EXERCISE DESCRIPTION: Rewrite the data below, switching every "office tower" to "skyscraper" and leaving everything else unchanged.

SOURCE MATERIAL:

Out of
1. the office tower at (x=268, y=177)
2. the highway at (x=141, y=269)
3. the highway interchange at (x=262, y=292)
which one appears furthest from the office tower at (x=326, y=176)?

WRITTEN RESPONSE:
Out of
1. the skyscraper at (x=268, y=177)
2. the highway at (x=141, y=269)
3. the highway interchange at (x=262, y=292)
which one appears furthest from the skyscraper at (x=326, y=176)?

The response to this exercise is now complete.